Gesù no, le dice poco prima di essere appeso a una croce, morendo come è vissuto, amando e perdonando, confidando che questo amore trasformi il mondo. Coerente di una coerenza leggera e incredibile, autentica e stordente.

E ne resto scosso.

 

Mi interroga quanto dice il Signore.

Io Paolo, amo.

Male, ma amo. Faccio casini, ma amo.

Anch’io, spesso, costruisco o assecondo relazioni tossiche, amori di fusione (faccio tutto in funzione dell’altro per essere accolto), creo dipendenze. E colgo l’enormità di quanto (mi) dice il Signore: posso amare dando e dandomi vita. Amare come lui ha amato.
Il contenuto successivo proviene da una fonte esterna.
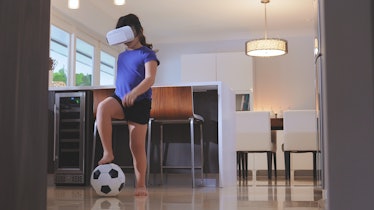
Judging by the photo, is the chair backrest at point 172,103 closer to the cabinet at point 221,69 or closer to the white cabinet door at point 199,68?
the cabinet at point 221,69

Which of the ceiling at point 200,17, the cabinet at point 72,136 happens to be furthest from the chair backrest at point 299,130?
the cabinet at point 72,136

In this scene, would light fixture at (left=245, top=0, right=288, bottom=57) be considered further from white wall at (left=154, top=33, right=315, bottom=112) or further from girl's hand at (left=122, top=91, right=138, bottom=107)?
girl's hand at (left=122, top=91, right=138, bottom=107)

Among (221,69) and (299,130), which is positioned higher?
(221,69)

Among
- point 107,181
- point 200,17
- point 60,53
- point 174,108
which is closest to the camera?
point 107,181

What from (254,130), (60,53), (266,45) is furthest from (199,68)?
(254,130)

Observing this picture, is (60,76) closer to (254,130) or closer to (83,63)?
(83,63)

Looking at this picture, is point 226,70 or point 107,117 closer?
point 107,117

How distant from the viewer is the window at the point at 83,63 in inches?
299

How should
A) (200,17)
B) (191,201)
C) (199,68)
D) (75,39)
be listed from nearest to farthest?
(191,201), (75,39), (200,17), (199,68)

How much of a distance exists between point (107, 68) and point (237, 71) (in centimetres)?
225

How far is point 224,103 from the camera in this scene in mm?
4785

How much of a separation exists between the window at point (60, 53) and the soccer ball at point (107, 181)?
148 inches

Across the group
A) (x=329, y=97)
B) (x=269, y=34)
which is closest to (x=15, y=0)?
(x=329, y=97)

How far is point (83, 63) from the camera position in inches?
308
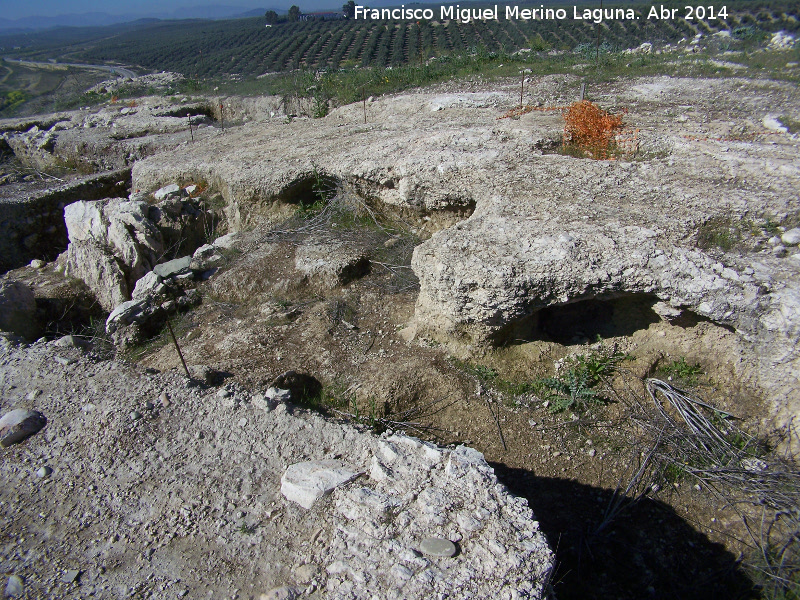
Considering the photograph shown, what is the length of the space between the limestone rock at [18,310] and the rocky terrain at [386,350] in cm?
4

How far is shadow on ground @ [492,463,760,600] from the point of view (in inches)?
117

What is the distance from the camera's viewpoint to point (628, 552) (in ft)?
10.3

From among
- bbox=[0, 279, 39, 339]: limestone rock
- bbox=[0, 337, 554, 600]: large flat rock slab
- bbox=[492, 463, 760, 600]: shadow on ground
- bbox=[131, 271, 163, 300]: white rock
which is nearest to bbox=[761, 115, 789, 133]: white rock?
bbox=[492, 463, 760, 600]: shadow on ground

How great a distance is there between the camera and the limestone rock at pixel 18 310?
528 centimetres

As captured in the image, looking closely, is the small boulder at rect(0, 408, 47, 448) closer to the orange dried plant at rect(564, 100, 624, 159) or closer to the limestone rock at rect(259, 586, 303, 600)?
the limestone rock at rect(259, 586, 303, 600)

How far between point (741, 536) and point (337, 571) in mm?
2684

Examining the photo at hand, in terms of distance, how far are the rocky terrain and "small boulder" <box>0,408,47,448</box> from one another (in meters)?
0.08

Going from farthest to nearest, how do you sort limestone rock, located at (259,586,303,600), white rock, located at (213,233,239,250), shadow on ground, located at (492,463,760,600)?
white rock, located at (213,233,239,250)
shadow on ground, located at (492,463,760,600)
limestone rock, located at (259,586,303,600)

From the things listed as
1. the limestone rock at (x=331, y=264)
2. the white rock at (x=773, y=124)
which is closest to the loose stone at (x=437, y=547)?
the limestone rock at (x=331, y=264)

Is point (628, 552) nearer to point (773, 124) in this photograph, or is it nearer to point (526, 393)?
point (526, 393)

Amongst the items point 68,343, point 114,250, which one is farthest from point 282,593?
point 114,250

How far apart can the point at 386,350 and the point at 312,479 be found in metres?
1.89

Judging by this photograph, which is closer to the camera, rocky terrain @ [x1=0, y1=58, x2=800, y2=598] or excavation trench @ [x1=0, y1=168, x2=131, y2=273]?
rocky terrain @ [x1=0, y1=58, x2=800, y2=598]

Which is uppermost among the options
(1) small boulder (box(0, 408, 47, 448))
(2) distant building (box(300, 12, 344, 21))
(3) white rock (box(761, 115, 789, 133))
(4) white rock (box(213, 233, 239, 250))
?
(2) distant building (box(300, 12, 344, 21))
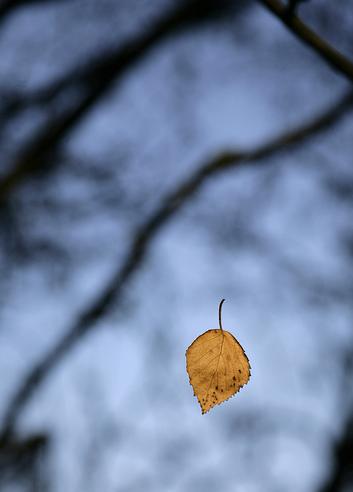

E questo, cavolo sì!, mi piace assai.

 

Mi basta

 

Questo ho scoperto nei primi (intricatissimi) sessant’anni della mia vita.

Il cammino è ancora lungo, ma questo ho capito.

Ho scoperto di essere amato.

Questa è l’esperienza che i discepoli e le discepole (quelli veri, non quelli sgarruppati come noi) hanno scoperto.

Come scrive san Paolo salutando la comunità di Roma nella sua lettera:

 

«a tutti quelli che sono a Roma, amati da Dio

e santi per chiamata». (Rm 1,7)

 

amati da Dio, agapetoi, in greco, la lingua in cui è scritta la lettera, l’inglese di allora.

Apagetov. a quanti si sono scoperti amati.

 

Questo, alla fine dei conti, dice il Vangelo.

Questo è l’essenziale, secondo la mia esperienza.

 

Mi sono scoperto amato, agapetoi.

Ho scelto di amare con l’amore che ho ricevuto, che trabocca dal mio cuore.

Ho scelto di amare come riesco.

 

Come ho sintetizzato in una sorta di slogan riassuntivo:

 

Sappiti amato, perché lo sei;

scegli di amare, se lo vuoi;

scegli di amare, come puoi.

 


[1] «Prima di formarti nel grembo materno, ti conoscevo, prima che tu uscissi alla luce, ti avevo consacrato; ti ho stabilito profeta delle nazioni.»

[2] RAVASI, G., L’alfabeto di Dio, San Paolo, Cinisello Balsamo 2023, p. 55.